**SOURCE EXTRACT:**
■ ■ ■
Nebraska High Court: Post-Loss Assignment Of Claim Is Valid Despite Clause
LINCOLN, Neb. - Finding that an insured's post-loss assignment of a property damage claim to a roofing company under a homeowners insurance policy is valid despite the policy's nonassignment clause, the Nebraska Supreme Court on Dec. 30 affirmed a lower court's $5,252.66 judgment against the insurer in a dispute over roof damage (Millard Gutter Co. v. Farm Bureau Property & Casualty Insurance Co., No. S-15-912, Neb. Sup.; 2016 Neb. LEXIS 187).
Judge: Plaintiff Lacks Standing, Preempted From Pursuing Racketeering Claim
NORFOLK, Va. - A Virginia federal judge on Jan. 3 held that a restoration company has no standing to pursue a claim under the Racketeer Influenced and Corrupt Organizations Act, further finding that the National Flood Insurance Act (NFIA) preempts the company from pursuing its lawsuit against a federal flood insurer and seven other defendants (Slay's Restoration LLC v. Wright National Flood Insurance Co., No. 15-140, E.D. Va.; 2017 U.S. Dist. LEXIS 1490).
9th Circuit Affirms Ruling In Insurer's Favor In Suit Arising From Oregon Flood
SEATTLE - The Ninth Circuit U.S. Court of Appeals on Dec. 23 found that an insured failed to raise a genuine dispute of material fact as to whether he submitted the required proof of loss under his standard flood insurance policy (SFIP), affirming a lower court's ruling in favor of the insurer in a coverage dispute arising from the January 2009 flooding of Oregon's Clackamas River (Gunnar H. Mertz, et al. v. American Family Ins., No. 14-35257, 9th Cir.; 2016 U.S. App. LEXIS 23226).
Panel: There Can Be No Estoppel Of Flood Policy's Proof-Of-Loss Requirement
NEW ORLEANS - The Fifth Circuit U.S. Court of Appeals on Dec. 6 affirmed a lower federal court's ruling in favor of a federal flood insurer and an insurance broker in a dispute over coverage following a heavy rainfall, rejecting the insureds' argument that the insurer is estopped from alleging that their proof of loss is inadequate (James Miller, et al. v. American Strategic Insurance Corp., et al., No. 16-30251, 5th Cir.; 2016 U.S. App. LEXIS 21731).
Coverage Dispute Arising From Storm Surge Was Not Timely Filed, Federal Judge Says
LOS ANGELES - A California federal judge on Dec. 21 granted a federal flood insurer's motion to dismiss an insured's breach of contract lawsuit, finding that the action was not filed in federal court within the one-year statute of limitations required by the Standard Flood Insurance Policy (SFIP) (Judd Apatow v. American Bankers Insurance Company of Florida, et al., No. 16-198, C.D. Calif.; 2016 U.S. Dist. LEXIS 180529).
■ ■ ■
**DATA SHOWN:**
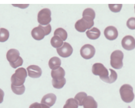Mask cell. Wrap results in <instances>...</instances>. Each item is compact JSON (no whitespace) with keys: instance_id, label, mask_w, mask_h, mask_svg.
Wrapping results in <instances>:
<instances>
[{"instance_id":"3957f363","label":"cell","mask_w":135,"mask_h":108,"mask_svg":"<svg viewBox=\"0 0 135 108\" xmlns=\"http://www.w3.org/2000/svg\"><path fill=\"white\" fill-rule=\"evenodd\" d=\"M94 18L87 16H83V18L79 20L75 24V28L80 33H84L94 26Z\"/></svg>"},{"instance_id":"2e32d148","label":"cell","mask_w":135,"mask_h":108,"mask_svg":"<svg viewBox=\"0 0 135 108\" xmlns=\"http://www.w3.org/2000/svg\"><path fill=\"white\" fill-rule=\"evenodd\" d=\"M83 108H97L98 104L93 97L88 96L83 101Z\"/></svg>"},{"instance_id":"83f0119b","label":"cell","mask_w":135,"mask_h":108,"mask_svg":"<svg viewBox=\"0 0 135 108\" xmlns=\"http://www.w3.org/2000/svg\"><path fill=\"white\" fill-rule=\"evenodd\" d=\"M95 12L92 8H88L85 9L83 12V16H90L95 19Z\"/></svg>"},{"instance_id":"e0dca14e","label":"cell","mask_w":135,"mask_h":108,"mask_svg":"<svg viewBox=\"0 0 135 108\" xmlns=\"http://www.w3.org/2000/svg\"><path fill=\"white\" fill-rule=\"evenodd\" d=\"M87 37L91 40H96L100 37L101 32L96 27L88 30L86 33Z\"/></svg>"},{"instance_id":"6da1fadb","label":"cell","mask_w":135,"mask_h":108,"mask_svg":"<svg viewBox=\"0 0 135 108\" xmlns=\"http://www.w3.org/2000/svg\"><path fill=\"white\" fill-rule=\"evenodd\" d=\"M7 59L10 65L13 68L21 66L23 63L22 58L20 56L19 51L15 49L9 50L7 53Z\"/></svg>"},{"instance_id":"4dcf8cb0","label":"cell","mask_w":135,"mask_h":108,"mask_svg":"<svg viewBox=\"0 0 135 108\" xmlns=\"http://www.w3.org/2000/svg\"><path fill=\"white\" fill-rule=\"evenodd\" d=\"M29 108H42V104L38 103V102H35L31 105Z\"/></svg>"},{"instance_id":"277c9868","label":"cell","mask_w":135,"mask_h":108,"mask_svg":"<svg viewBox=\"0 0 135 108\" xmlns=\"http://www.w3.org/2000/svg\"><path fill=\"white\" fill-rule=\"evenodd\" d=\"M92 71L94 75L99 76L103 81L108 83L109 73L108 70L103 64L101 63L94 64L92 66Z\"/></svg>"},{"instance_id":"5b68a950","label":"cell","mask_w":135,"mask_h":108,"mask_svg":"<svg viewBox=\"0 0 135 108\" xmlns=\"http://www.w3.org/2000/svg\"><path fill=\"white\" fill-rule=\"evenodd\" d=\"M121 99L126 103L132 102L135 98L133 88L131 85L125 84L121 86L119 90Z\"/></svg>"},{"instance_id":"30bf717a","label":"cell","mask_w":135,"mask_h":108,"mask_svg":"<svg viewBox=\"0 0 135 108\" xmlns=\"http://www.w3.org/2000/svg\"><path fill=\"white\" fill-rule=\"evenodd\" d=\"M122 47L128 51H131L135 48V39L131 35H126L124 37L122 41Z\"/></svg>"},{"instance_id":"cb8c5ba5","label":"cell","mask_w":135,"mask_h":108,"mask_svg":"<svg viewBox=\"0 0 135 108\" xmlns=\"http://www.w3.org/2000/svg\"><path fill=\"white\" fill-rule=\"evenodd\" d=\"M11 88L13 92L18 95L23 94L25 90V87L24 85L20 86H16L11 85Z\"/></svg>"},{"instance_id":"d4e9b609","label":"cell","mask_w":135,"mask_h":108,"mask_svg":"<svg viewBox=\"0 0 135 108\" xmlns=\"http://www.w3.org/2000/svg\"><path fill=\"white\" fill-rule=\"evenodd\" d=\"M79 105L74 98H70L66 101L63 108H78Z\"/></svg>"},{"instance_id":"7c38bea8","label":"cell","mask_w":135,"mask_h":108,"mask_svg":"<svg viewBox=\"0 0 135 108\" xmlns=\"http://www.w3.org/2000/svg\"><path fill=\"white\" fill-rule=\"evenodd\" d=\"M104 35L105 38L109 40H114L118 37V33L115 27L110 26L105 28L104 30Z\"/></svg>"},{"instance_id":"9a60e30c","label":"cell","mask_w":135,"mask_h":108,"mask_svg":"<svg viewBox=\"0 0 135 108\" xmlns=\"http://www.w3.org/2000/svg\"><path fill=\"white\" fill-rule=\"evenodd\" d=\"M51 75L52 79L55 80H61L65 78V71L62 67H59L55 69L52 70Z\"/></svg>"},{"instance_id":"603a6c76","label":"cell","mask_w":135,"mask_h":108,"mask_svg":"<svg viewBox=\"0 0 135 108\" xmlns=\"http://www.w3.org/2000/svg\"><path fill=\"white\" fill-rule=\"evenodd\" d=\"M66 83V79L64 78L63 79L61 80H55L52 79V84L54 88L56 89H61L64 87Z\"/></svg>"},{"instance_id":"9c48e42d","label":"cell","mask_w":135,"mask_h":108,"mask_svg":"<svg viewBox=\"0 0 135 108\" xmlns=\"http://www.w3.org/2000/svg\"><path fill=\"white\" fill-rule=\"evenodd\" d=\"M58 54L62 58H68L71 55L73 52V48L71 45L67 42H64L63 45L56 49Z\"/></svg>"},{"instance_id":"7a4b0ae2","label":"cell","mask_w":135,"mask_h":108,"mask_svg":"<svg viewBox=\"0 0 135 108\" xmlns=\"http://www.w3.org/2000/svg\"><path fill=\"white\" fill-rule=\"evenodd\" d=\"M27 77L26 69L23 67L18 68L11 77V85L16 86H20L24 85Z\"/></svg>"},{"instance_id":"484cf974","label":"cell","mask_w":135,"mask_h":108,"mask_svg":"<svg viewBox=\"0 0 135 108\" xmlns=\"http://www.w3.org/2000/svg\"><path fill=\"white\" fill-rule=\"evenodd\" d=\"M109 80L108 84H112L113 83L116 81L117 79V74L114 70L109 69Z\"/></svg>"},{"instance_id":"52a82bcc","label":"cell","mask_w":135,"mask_h":108,"mask_svg":"<svg viewBox=\"0 0 135 108\" xmlns=\"http://www.w3.org/2000/svg\"><path fill=\"white\" fill-rule=\"evenodd\" d=\"M51 12L49 8H44L38 12V21L43 26L48 25L51 21Z\"/></svg>"},{"instance_id":"f546056e","label":"cell","mask_w":135,"mask_h":108,"mask_svg":"<svg viewBox=\"0 0 135 108\" xmlns=\"http://www.w3.org/2000/svg\"><path fill=\"white\" fill-rule=\"evenodd\" d=\"M42 28L45 30L46 35H49V34H50V33L51 32V26L50 24H49L48 25H46L45 26H42Z\"/></svg>"},{"instance_id":"8fae6325","label":"cell","mask_w":135,"mask_h":108,"mask_svg":"<svg viewBox=\"0 0 135 108\" xmlns=\"http://www.w3.org/2000/svg\"><path fill=\"white\" fill-rule=\"evenodd\" d=\"M27 70L28 76L32 78H38L42 75V70L38 65H30L27 68Z\"/></svg>"},{"instance_id":"44dd1931","label":"cell","mask_w":135,"mask_h":108,"mask_svg":"<svg viewBox=\"0 0 135 108\" xmlns=\"http://www.w3.org/2000/svg\"><path fill=\"white\" fill-rule=\"evenodd\" d=\"M87 96V95L85 92H80L76 94L74 99L79 106H83V102Z\"/></svg>"},{"instance_id":"4316f807","label":"cell","mask_w":135,"mask_h":108,"mask_svg":"<svg viewBox=\"0 0 135 108\" xmlns=\"http://www.w3.org/2000/svg\"><path fill=\"white\" fill-rule=\"evenodd\" d=\"M122 7V4H109V8L111 11L117 13L120 12Z\"/></svg>"},{"instance_id":"4fadbf2b","label":"cell","mask_w":135,"mask_h":108,"mask_svg":"<svg viewBox=\"0 0 135 108\" xmlns=\"http://www.w3.org/2000/svg\"><path fill=\"white\" fill-rule=\"evenodd\" d=\"M31 35L34 39L38 41L43 39L46 35L45 32L41 25L34 28L31 32Z\"/></svg>"},{"instance_id":"d590c367","label":"cell","mask_w":135,"mask_h":108,"mask_svg":"<svg viewBox=\"0 0 135 108\" xmlns=\"http://www.w3.org/2000/svg\"><path fill=\"white\" fill-rule=\"evenodd\" d=\"M0 29H1V28H0Z\"/></svg>"},{"instance_id":"f1b7e54d","label":"cell","mask_w":135,"mask_h":108,"mask_svg":"<svg viewBox=\"0 0 135 108\" xmlns=\"http://www.w3.org/2000/svg\"><path fill=\"white\" fill-rule=\"evenodd\" d=\"M128 28L130 30H135V18L132 17L129 19L126 23Z\"/></svg>"},{"instance_id":"ba28073f","label":"cell","mask_w":135,"mask_h":108,"mask_svg":"<svg viewBox=\"0 0 135 108\" xmlns=\"http://www.w3.org/2000/svg\"><path fill=\"white\" fill-rule=\"evenodd\" d=\"M96 50L94 46L90 44L83 45L80 49V55L83 59L89 60L94 56Z\"/></svg>"},{"instance_id":"5bb4252c","label":"cell","mask_w":135,"mask_h":108,"mask_svg":"<svg viewBox=\"0 0 135 108\" xmlns=\"http://www.w3.org/2000/svg\"><path fill=\"white\" fill-rule=\"evenodd\" d=\"M56 96L53 93H48L42 97L41 101V104L46 105L49 107L53 106L56 102Z\"/></svg>"},{"instance_id":"836d02e7","label":"cell","mask_w":135,"mask_h":108,"mask_svg":"<svg viewBox=\"0 0 135 108\" xmlns=\"http://www.w3.org/2000/svg\"><path fill=\"white\" fill-rule=\"evenodd\" d=\"M42 108H50L47 105L44 104H42Z\"/></svg>"},{"instance_id":"ac0fdd59","label":"cell","mask_w":135,"mask_h":108,"mask_svg":"<svg viewBox=\"0 0 135 108\" xmlns=\"http://www.w3.org/2000/svg\"><path fill=\"white\" fill-rule=\"evenodd\" d=\"M61 65V60L58 57L53 56L49 60V67L52 70L59 68L60 67Z\"/></svg>"},{"instance_id":"e575fe53","label":"cell","mask_w":135,"mask_h":108,"mask_svg":"<svg viewBox=\"0 0 135 108\" xmlns=\"http://www.w3.org/2000/svg\"></svg>"},{"instance_id":"1f68e13d","label":"cell","mask_w":135,"mask_h":108,"mask_svg":"<svg viewBox=\"0 0 135 108\" xmlns=\"http://www.w3.org/2000/svg\"><path fill=\"white\" fill-rule=\"evenodd\" d=\"M13 6L15 7H18L22 9H25L29 7V4H12Z\"/></svg>"},{"instance_id":"d6986e66","label":"cell","mask_w":135,"mask_h":108,"mask_svg":"<svg viewBox=\"0 0 135 108\" xmlns=\"http://www.w3.org/2000/svg\"><path fill=\"white\" fill-rule=\"evenodd\" d=\"M50 43L53 47L56 49L61 47L64 43L63 41L60 37L56 35H54V37L51 38Z\"/></svg>"},{"instance_id":"8992f818","label":"cell","mask_w":135,"mask_h":108,"mask_svg":"<svg viewBox=\"0 0 135 108\" xmlns=\"http://www.w3.org/2000/svg\"><path fill=\"white\" fill-rule=\"evenodd\" d=\"M124 54L120 50L113 51L110 56V65L113 68L116 69H120L123 66V60Z\"/></svg>"},{"instance_id":"d6a6232c","label":"cell","mask_w":135,"mask_h":108,"mask_svg":"<svg viewBox=\"0 0 135 108\" xmlns=\"http://www.w3.org/2000/svg\"><path fill=\"white\" fill-rule=\"evenodd\" d=\"M4 91L0 89V104L3 103L4 101Z\"/></svg>"},{"instance_id":"7402d4cb","label":"cell","mask_w":135,"mask_h":108,"mask_svg":"<svg viewBox=\"0 0 135 108\" xmlns=\"http://www.w3.org/2000/svg\"><path fill=\"white\" fill-rule=\"evenodd\" d=\"M9 37V33L8 30L4 28L0 29V42H4L7 41Z\"/></svg>"},{"instance_id":"ffe728a7","label":"cell","mask_w":135,"mask_h":108,"mask_svg":"<svg viewBox=\"0 0 135 108\" xmlns=\"http://www.w3.org/2000/svg\"><path fill=\"white\" fill-rule=\"evenodd\" d=\"M54 35L58 36L60 37L63 41H65L68 37L67 32L66 30H64V29L59 28L57 29L56 30L54 31Z\"/></svg>"}]
</instances>
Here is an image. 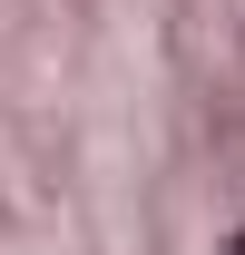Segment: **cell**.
<instances>
[{"label": "cell", "instance_id": "1", "mask_svg": "<svg viewBox=\"0 0 245 255\" xmlns=\"http://www.w3.org/2000/svg\"><path fill=\"white\" fill-rule=\"evenodd\" d=\"M226 255H245V236H236V246H226Z\"/></svg>", "mask_w": 245, "mask_h": 255}]
</instances>
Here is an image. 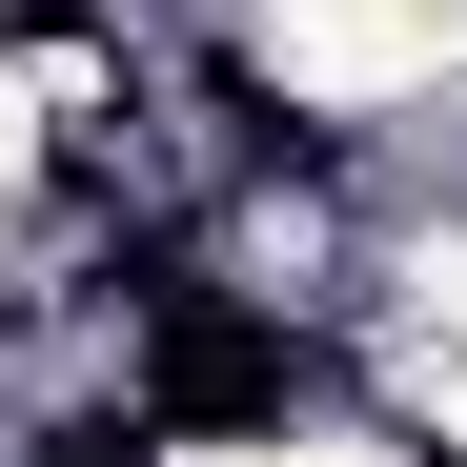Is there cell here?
I'll return each mask as SVG.
<instances>
[{
	"label": "cell",
	"mask_w": 467,
	"mask_h": 467,
	"mask_svg": "<svg viewBox=\"0 0 467 467\" xmlns=\"http://www.w3.org/2000/svg\"><path fill=\"white\" fill-rule=\"evenodd\" d=\"M61 467H163V427H142V407L122 427H61Z\"/></svg>",
	"instance_id": "7a4b0ae2"
},
{
	"label": "cell",
	"mask_w": 467,
	"mask_h": 467,
	"mask_svg": "<svg viewBox=\"0 0 467 467\" xmlns=\"http://www.w3.org/2000/svg\"><path fill=\"white\" fill-rule=\"evenodd\" d=\"M142 326H163V366H142V427H285L305 407V346L285 326H244V305H203L183 265H142Z\"/></svg>",
	"instance_id": "6da1fadb"
}]
</instances>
■ ■ ■
**DIRECTIONS:**
**a.** Write out the passage of the insurance case summaries starting with "Judge: Plaintiff Lacks" and going on through "Dist. LEXIS 1490).".
**b.** In the insurance case summaries, what was the amount of the lower court's judgment that the Nebraska Supreme Court affirmed?
**c.** Name every city given in a dateline of the insurance case summaries.
The listing comes from a separate source.

**TASK-BY-TASK RESULTS:**
**a.**
Judge: Plaintiff Lacks Standing, Preempted From Pursuing Racketeering Claim
NORFOLK, Va. - A Virginia federal judge on Jan. 3 held that a restoration company has no standing to pursue a claim under the Racketeer Influenced and Corrupt Organizations Act, further finding that the National Flood Insurance Act (NFIA) preempts the company from pursuing its lawsuit against a federal flood insurer and seven other defendants (Slay's Restoration LLC v. Wright National Flood Insurance Co., No. 15-140, E.D. Va.; 2017 U.S. Dist. LEXIS 1490).

**b.** $5,252.66

**c.** Lincoln, Neb.; Norfolk, Va.; Seattle; New Orleans; Los Angeles